EXCERPTED TEXT:
Recalling $zad$ from the previous post, we see that:
$$ \begin{aligned} a &= n^{(k)} \\ z &= n^{(k-1)} \\ d &= n^{(k-2)} \end{aligned} $$
From this we find that:
$$\begin{aligned} n_{mul} &= \sum_{k=2}^{n_{layers}} \big( n^{(k)}n^{(k-1)}n^{(k-2)} \big) + \big( n^{(1)}n^{(0)}1 \big) \\ n_{g} &= \sum_{k=1}^{n_{layers}} \big( n^{(k)} \big) \\ \end{aligned} $$
Where $n_{mul}$ is the number of multiplications performed, and $n_g$ is how many times we apply the activation function, $g$.
It should be noted, however, that we have rather naively assumed that $a^{(k)}$ has the same dimension as $\theta^{(k)}$ which is obviously not the case as $a^{(k)}\in \mathbb{R}^{n^{(k)}}$. (Thanks Chuanting Zhang for suggesting making this assumption more clear.)
This gives us:
$$ \begin{aligned} \text{time} &= n_{mul} + n_{g} \Leftrightarrow \\ \text{time} &= \sum_{k=2}^{n_{layers}} \big( n^{(k)}n^{(k-1)}n^{(k-2)} \big) + \big( n^{(1)}n^{(0)}1 \big) + \sum_{k=1}^{n_{layers}} \big( n^{(k)} \big) \end{aligned} $$
When analysing matrix algorithms, it's common to assume that the matrices are quadratic; that is they have the same number of rows, as columns. By doing this, we find that:
$$n_{mul} = n_{layers} \cdot n^{3}$$
If we once again assume that there are the same number of neurons in each layer, and that the number of layers equal the number of neurons in each layer we find:
$$n_{mul} = O(n\cdot n^3) = O(n^4)$$
The same can be done for the activations:
$$n_g = n_{layers} \cdot n = O(n^2)$$
The total run-time therefore becomes:
$$O(n^4+n^2) \Leftrightarrow$$
$$O(n^4) \because \forall n \geq 1 \space |\space n^4+n^2 \leq 2n^4$$
Backpropagation
We can find the run-time complexity of backpropagation in a similar manner.

DATA EXTRACTS:
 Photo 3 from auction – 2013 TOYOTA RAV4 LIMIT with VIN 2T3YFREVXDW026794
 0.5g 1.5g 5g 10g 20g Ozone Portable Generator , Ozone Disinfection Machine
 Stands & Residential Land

--

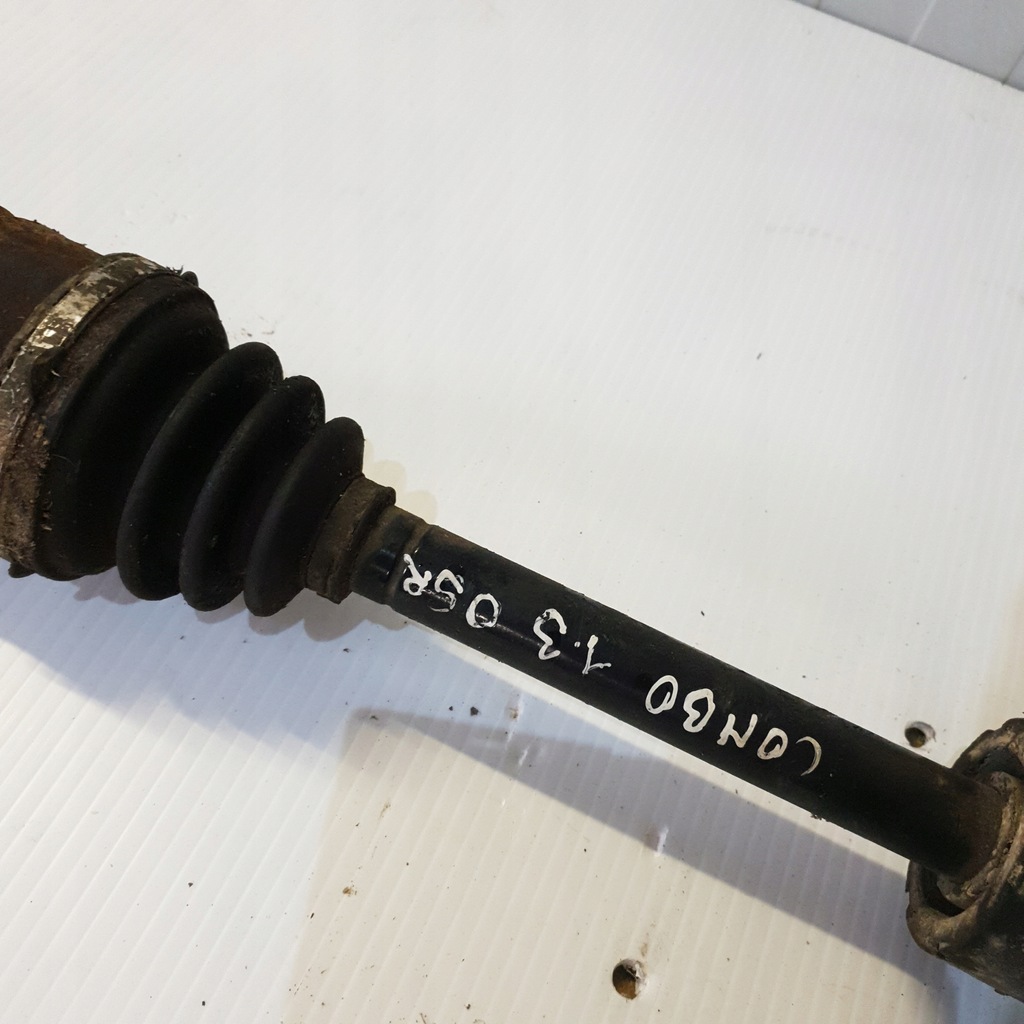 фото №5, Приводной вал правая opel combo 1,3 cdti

GOAL OF THE EXERCISE: Decide whether each statement below agrees with the excerpt on run-time complexity. Answer yes or no for each and quote the deciding words of the excerpt. (a) The quantity n_g counts how many times the activation function is applied. (b) The excerpt holds that a^(k) really does have the same dimension as θ^(k). (c) The excerpt says that matrices are commonly assumed to be quadratic when analyzing matrix algorithms.

ANSWER TO THIS TASK:
(a) Yes: "is how many times we apply the activation function"
(b) No: "which is obviously not the case"
(c) Yes: "it's common to assume that the matrices are quadratic"